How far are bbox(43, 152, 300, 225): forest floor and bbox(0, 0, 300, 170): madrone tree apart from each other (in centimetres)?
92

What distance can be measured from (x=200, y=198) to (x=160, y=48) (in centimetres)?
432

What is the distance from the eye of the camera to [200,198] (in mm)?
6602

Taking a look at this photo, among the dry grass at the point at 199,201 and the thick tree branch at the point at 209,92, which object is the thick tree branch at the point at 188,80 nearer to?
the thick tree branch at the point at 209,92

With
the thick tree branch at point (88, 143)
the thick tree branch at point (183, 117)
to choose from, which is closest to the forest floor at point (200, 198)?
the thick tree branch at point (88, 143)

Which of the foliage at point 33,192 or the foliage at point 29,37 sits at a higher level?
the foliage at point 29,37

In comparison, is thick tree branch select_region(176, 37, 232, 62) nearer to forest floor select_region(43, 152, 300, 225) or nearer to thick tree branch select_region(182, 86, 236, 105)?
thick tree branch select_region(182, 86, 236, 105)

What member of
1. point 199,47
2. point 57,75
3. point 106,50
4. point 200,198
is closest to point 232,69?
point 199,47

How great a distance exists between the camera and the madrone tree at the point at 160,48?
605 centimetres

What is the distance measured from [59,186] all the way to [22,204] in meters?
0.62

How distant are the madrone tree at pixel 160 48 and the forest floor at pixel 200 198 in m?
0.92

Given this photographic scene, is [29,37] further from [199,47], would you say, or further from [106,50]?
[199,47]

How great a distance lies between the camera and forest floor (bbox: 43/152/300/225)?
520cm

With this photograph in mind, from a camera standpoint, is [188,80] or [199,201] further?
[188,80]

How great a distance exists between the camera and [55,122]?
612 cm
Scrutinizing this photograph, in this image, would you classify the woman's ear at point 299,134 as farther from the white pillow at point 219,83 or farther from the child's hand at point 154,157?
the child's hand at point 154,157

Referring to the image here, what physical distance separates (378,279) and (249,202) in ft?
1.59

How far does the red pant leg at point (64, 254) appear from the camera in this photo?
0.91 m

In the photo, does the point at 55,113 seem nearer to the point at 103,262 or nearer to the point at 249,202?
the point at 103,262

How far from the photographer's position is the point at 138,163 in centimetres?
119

▶ **Instructions for the task**: Write out all the records above again, exactly as they stand.

▶ **Expected answer**:
How far are bbox(43, 152, 300, 225): forest floor and bbox(0, 0, 300, 170): madrone tree apart from each other (in centimetres)?
92

What distance can be measured from (x=200, y=198) to (x=160, y=48) (in centimetres)?
432

What is the distance from the eye of the camera to [200,198] (in mm)?
6602

Taking a look at this photo, among the dry grass at the point at 199,201 and the thick tree branch at the point at 209,92, which object is the thick tree branch at the point at 188,80 nearer to?
the thick tree branch at the point at 209,92

With
the thick tree branch at point (88, 143)
the thick tree branch at point (183, 117)
to choose from, which is closest to the forest floor at point (200, 198)?
the thick tree branch at point (88, 143)

Which of the foliage at point 33,192 or the foliage at point 29,37 sits at a higher level?
the foliage at point 29,37

In comparison, is thick tree branch select_region(176, 37, 232, 62) nearer to forest floor select_region(43, 152, 300, 225) or nearer to thick tree branch select_region(182, 86, 236, 105)?
thick tree branch select_region(182, 86, 236, 105)

What member of
1. point 199,47
2. point 57,75
3. point 106,50
4. point 200,198
is closest to point 232,69?
point 199,47

How great a distance exists between the camera and the madrone tree at the point at 160,48?
605 centimetres

What is the distance measured from [59,186] all the way to [22,204] in meters?
0.62

How distant are the madrone tree at pixel 160 48 and the forest floor at pixel 200 198 in m?
0.92

Given this photographic scene, is [29,37] further from [199,47], would you say, or further from [106,50]?
[199,47]

How great a distance lies between the camera and forest floor (bbox: 43/152/300/225)?
520cm

With this photograph in mind, from a camera standpoint, is [188,80] or [199,201] further?
[188,80]

How great a distance exists between the camera and [55,122]?
612 cm
Scrutinizing this photograph, in this image, would you classify the woman's ear at point 299,134 as farther from the white pillow at point 219,83 or farther from the child's hand at point 154,157?
the child's hand at point 154,157

Referring to the image here, what physical distance separates (378,279) and (249,202) in ft?
1.59

How far does the red pant leg at point (64, 254) appear from the camera in this photo?
0.91 m

In the photo, does the point at 55,113 seem nearer to the point at 103,262 or nearer to the point at 249,202?
the point at 103,262

How far from the photographer's position is the point at 138,163 in centimetres?
119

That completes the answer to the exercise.